Some observant readers will surely argue that it is far too soon for me to articulate my philosophy of teaching, after only about three decades of teaching experience. They are probably correct, but I thought that even at this early stage it is useful to spell out some basic thoughts in response to four statements central to teaching.
“Nothing is sacred and everything must be questioned.” Many university professors express agreement with this idea, but then proceed to treat the assumptions of their own discipline as sacred. We scholars often criticize religious fundamentalists, but then adopt fundamentalist views toward the constructed norms of our own disciplines. We mock the unshakable faith of religious believers, but fail to see that our own practices reflect unshakable faith in what actually prove to be passing trends in our own research specialties. We study conformity, but often fail to recognize that we have become conformists ourselves in our academic activities, including research and teaching. My goal in teaching is to help students understand that the theories and research we discuss represent the best possibilities for looking at the world at present, but will no doubt be replaced by alternative possibilities in the future. Thus, a very strong historical and critical dimension must be integral to my course, and this is part of what makes university teaching unique.
“Teaching at a university is different from teaching at a high school.” This is another statement that many university professors agree with, but there is disagreement about what exactly is special about teaching in higher education. For me, the key to university teaching is that the professor must be able and willing to present a distinct interpretation of the subject matter (although a very small number of exceptional high school teachers achieve this also, I would not require this at the high school level). Indeed, professors might have foundational disagreements about what, exactly, the subject matter is. A central reason for the necessity of academic freedom is to enable university teachers to present their alternative views of the assets and limitations of the different ways of knowing things. Consequently, taking even introductory physics or philosophy or biology or psychology with different professors might well lead to different interpretations of what exactly is the subject matter, as well as the appropriate methods and even ‘basic facts’, in these disciplines. Professors have both the right and the duty to give their ‘take’ on their disciplines. And, most importantly students should be encouraged to explore things for themselves; this may often be the details of a subject covered only broadly in the formal curriculum.
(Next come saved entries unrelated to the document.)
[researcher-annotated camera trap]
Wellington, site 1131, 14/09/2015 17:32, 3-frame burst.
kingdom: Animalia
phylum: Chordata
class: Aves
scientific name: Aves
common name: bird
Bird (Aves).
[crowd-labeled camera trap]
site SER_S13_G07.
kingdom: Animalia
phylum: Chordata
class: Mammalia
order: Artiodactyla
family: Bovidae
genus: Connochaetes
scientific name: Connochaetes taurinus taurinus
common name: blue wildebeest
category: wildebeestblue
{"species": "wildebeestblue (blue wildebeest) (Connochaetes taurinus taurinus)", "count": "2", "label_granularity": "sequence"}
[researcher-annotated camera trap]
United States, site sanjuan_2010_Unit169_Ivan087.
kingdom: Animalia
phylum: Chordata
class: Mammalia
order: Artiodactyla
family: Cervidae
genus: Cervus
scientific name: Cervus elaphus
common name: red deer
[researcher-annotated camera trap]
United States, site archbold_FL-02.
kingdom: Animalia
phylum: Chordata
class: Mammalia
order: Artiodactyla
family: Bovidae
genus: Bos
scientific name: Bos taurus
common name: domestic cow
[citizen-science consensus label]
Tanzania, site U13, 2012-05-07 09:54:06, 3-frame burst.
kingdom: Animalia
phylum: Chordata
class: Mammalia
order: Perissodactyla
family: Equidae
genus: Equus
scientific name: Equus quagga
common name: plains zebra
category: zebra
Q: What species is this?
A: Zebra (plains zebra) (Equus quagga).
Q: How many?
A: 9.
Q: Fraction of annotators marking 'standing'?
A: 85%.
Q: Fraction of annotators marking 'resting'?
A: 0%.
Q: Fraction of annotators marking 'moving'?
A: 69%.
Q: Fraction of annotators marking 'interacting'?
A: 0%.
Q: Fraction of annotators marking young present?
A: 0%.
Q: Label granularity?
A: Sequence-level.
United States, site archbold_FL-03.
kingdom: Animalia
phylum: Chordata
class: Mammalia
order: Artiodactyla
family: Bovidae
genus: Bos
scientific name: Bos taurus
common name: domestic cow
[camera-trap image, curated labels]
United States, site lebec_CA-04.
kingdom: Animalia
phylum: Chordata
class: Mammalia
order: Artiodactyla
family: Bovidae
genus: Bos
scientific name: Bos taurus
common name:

“There should be a standard curriculum for each course”. I strongly disagree with this idea, for reasons that are both academic and political. First, as an academic I see it as my duty to present my interpretation of a course, and such interpretations will be reflected by the topics I cover and the teaching materials I use. I am duty bound to question and re-question even the most basic assumptions of the subject matter I teach. A ‘standard curriculum’ is anathema to such an approach. Second, the idea of a ‘standard curriculum’ opens up the strong possibility of top-down influence, so that various academic (e.g., senior professors), university administration (e.g., department chairs, deans), as well as business and governmental authorities (sources of research funding) would directly and indirectly shape course curricula in ways that impede open inquiry and academic freedom.
Differences in perspective within a course are more likely to exist when there is a high level of interaction between faculty and students. Similarly, sameness or standardization is more likely to exist in courses subject to mass instruction. The spread of MOOCS (Massive Open Online Courses) and other instruments of mass instruction increase this danger by simultaneously increasing the pressure for standard courses and decreasing the level of interaction between faculty and students. MOOCS can play a constructive role in the transfer of basic information, but this is only a very limited part of the education process. Some may view the development of mass instruction as a better business model but I consider it a danger to two fundamentals of higher education – critical enquiry and faculty autonomy. These address the true ‘business’ of higher education.
The stultifying effect of a standard curriculum is not only a barrier to students acquiring critical expertise, but in the long run it filters down into the way research is undertaken as one’s students themselves become part of the educational effort. This leads to the final statement I use as a point of departure for discussion.
“University professors find themselves torn between the requirements of research and teaching”. Unfortunately, at present university faculty often do find themselves torn between the requirements of research and teaching, exactly because 21st century academic culture has come to see research and teaching as being in competition and non-overlapping. This is precisely what we should expect from the increasing standardization of instruction, when courses are taught according to standard curricula, with standard texts and examination materials, leaving too little room for innovations and fresh insights. Newly minted assistant professors learn to view the ‘teaching load’ and the teaching of standardized courses as burdensome, and as activities far away from creativity and originality. ‘Smart’ faculty find ways to lower their ‘teaching load’, to ‘buy out’ and spend more time on research.
It is by viewing each course as an opportunity for faculty to develop and teach their own interpretation of a subject matter that we bridge research and teaching, making them inseparable. Teachers must enter each class discussion with a view to not only critically reviewing a body of knowledge, but also presenting their own interpretation of the topics being discussed. This requires research and teaching to progress hand in hand. It also requires the practice of academic freedom. Of course, with this practice, there is always a danger that new forms of fundamentalism might emerge. However, if we operate a free and open academic marketplace, then the best ideas will win the day and less sound research fashions and ‘bandwagons’ will have less influence.
This is my belief, this is my philosophy of teaching.